No, she didn’t disappear. Looking down, I saw a small dark-furred cat perched on the floor. It meowed at me, then shook itself heavily. In mid-shake, the tiny kitty grew up, transforming into a black dog. The canine gave a single, loud bark before making a motion as though to jump at me. I reflexively recoiled as the animal sprang forward. Yet in mid-leap, the canine body shrank drastically, and it was a small raven that landed on my shoulder, giving a sharp caw before looking at me with clear amusement.
“Pooka are animal-shifters,” Asenath explained. “They, uhh, like to confuse people. And tease them.”
The raven flew off my shoulder and resumed her human form. Those fox-ears twitched with mirth. “It’s fun. Anyway, like I said, if you want me to help, I’ll do it at a discount cuz I owe Senny. But decide now, cuz if you don’t want me, I gots places to be.”
“No, no, it’s fine.” I spoke up quickly. “If you can follow my dad around, I—you know this is dangerous, right? If Ammon–”
“It’ll be all right,” Senny interrupted with a nod. “I’ll give her the whole rundown. He won’t get anywhere near your father.”
“Sure as hell won’t,” Twister agreed. “I may goof, but I take jobs seriously. Kinda got to. I need the rep, cuz ain’t many people taking this–” She indicated herself again. “–as good bodyguard material at face value.”
“In the meantime, you’ve got other places to be,” Asenath reminded me, nodding toward the clock on the wall.
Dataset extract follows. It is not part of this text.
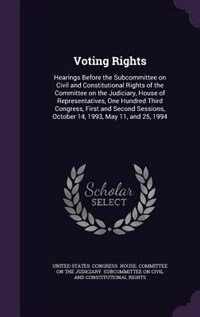 Voting Rights: Hearings Before the Subcommittee on Civil and Constitutional Rights of the Committee on the Judicia by United States. Congress. House. Committe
Glancing that way, I let out a long breath. “Right, guess it’s time to go visit Seller.”
“Tell him I said hi,” Senny remarked idly as she stood up. “And that he still owes me for Texas.”
After double-taking a bit, I shook my head. “Okay, when I get back, we’re gonna talk about a few more things. Including just how you know Seller, and what happened in Texas.
“But for now, I’ve got a whole list of other questions I need answers to.”